Aligning Systems for Health: Health Care + Public Health + Social Services, supported by the Robert Wood Johnson Foundation, is pleased to announce the recipients of more than $2.4 million in research awards.
The Georgia Health Policy Center leads Aligning Systems for Health, which focuses on learning about effective ways to align health care, public health, and social services to better meet the goals and needs of the people and communities they serve.
The center is responsible for coordinating these seven research awards and integrating the learnings with the other components of the project. Over the next two years, Aligning Systems for Health is pleased to work with its new research partners at the Public Health Institute; Texas Health Institute; Trenton Health Team; University of Louisville; University of South Carolina, Columbia; University of Washington, Seattle; and West Side United (in partnership with Rush Medical Center).

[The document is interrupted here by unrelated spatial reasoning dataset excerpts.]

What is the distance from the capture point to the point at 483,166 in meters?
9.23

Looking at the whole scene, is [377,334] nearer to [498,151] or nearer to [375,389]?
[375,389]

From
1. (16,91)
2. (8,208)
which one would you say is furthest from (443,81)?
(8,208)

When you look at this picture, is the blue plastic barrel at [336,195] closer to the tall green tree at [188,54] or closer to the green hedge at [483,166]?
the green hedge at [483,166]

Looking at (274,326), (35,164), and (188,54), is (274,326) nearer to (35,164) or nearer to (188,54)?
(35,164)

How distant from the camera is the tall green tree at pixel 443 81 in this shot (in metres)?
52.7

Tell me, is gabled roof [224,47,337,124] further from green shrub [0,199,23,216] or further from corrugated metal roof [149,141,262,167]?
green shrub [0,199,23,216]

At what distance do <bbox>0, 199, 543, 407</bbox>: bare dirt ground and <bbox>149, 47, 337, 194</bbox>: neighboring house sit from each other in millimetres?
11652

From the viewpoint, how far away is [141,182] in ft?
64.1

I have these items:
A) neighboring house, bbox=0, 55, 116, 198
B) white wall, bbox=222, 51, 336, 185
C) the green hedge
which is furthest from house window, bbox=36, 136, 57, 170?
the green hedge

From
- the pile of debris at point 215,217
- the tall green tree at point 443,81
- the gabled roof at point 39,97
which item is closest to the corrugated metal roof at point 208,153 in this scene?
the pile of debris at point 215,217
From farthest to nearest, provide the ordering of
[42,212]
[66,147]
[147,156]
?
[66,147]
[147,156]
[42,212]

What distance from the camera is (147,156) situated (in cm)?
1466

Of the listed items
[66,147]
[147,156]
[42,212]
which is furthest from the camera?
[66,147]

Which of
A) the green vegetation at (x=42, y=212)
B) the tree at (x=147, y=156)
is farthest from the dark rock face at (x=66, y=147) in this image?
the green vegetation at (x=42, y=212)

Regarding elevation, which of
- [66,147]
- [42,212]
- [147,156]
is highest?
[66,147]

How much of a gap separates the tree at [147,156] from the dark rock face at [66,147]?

“The goal of this research is to explore, test, and refine the Cross-Sector Alignment Theory of Change in diverse contexts,” says Karen Minyard, Ph.D., principal investigator of Aligning Systems for Health. “Ultimately, what we learn with our research partners across the country, will help strengthen the evidence base to support on-the-ground efforts by better understanding the conditions that foster successful cross-sector alignment, and ultimately, improve better health outcomes for all.”
Successfully addressing the complex challenges that affect community health — such as COVID-19, maternal and infant mortality, food and housing insecurity, and the opioid epidemic —requires health care, public health, and social services to work together. But cross-sector alignment is more than collaborative planning or a single joint project. It requires fundamentally new ways of thinking and working together across sectors to build healthier and more equitable communities.
“We see that health care, public health and social service organizations all have important, interdependent roles to meet the physical, social, and emotional needs of the people and communities they serve,” says Hilary Heishman, senior program officer at RWJF. “However, there is no playbook on how to do this. We are excited to be working with GHPC and these new research grantees in order to gain a better understanding of how best to make cross-sector alignment work and endure.”
These seven awards are in addition to a portfolio of rapid-cycle research and evaluation awards grants, totaling $412,828, that Aligning Systems for Health made in the fall of 2019.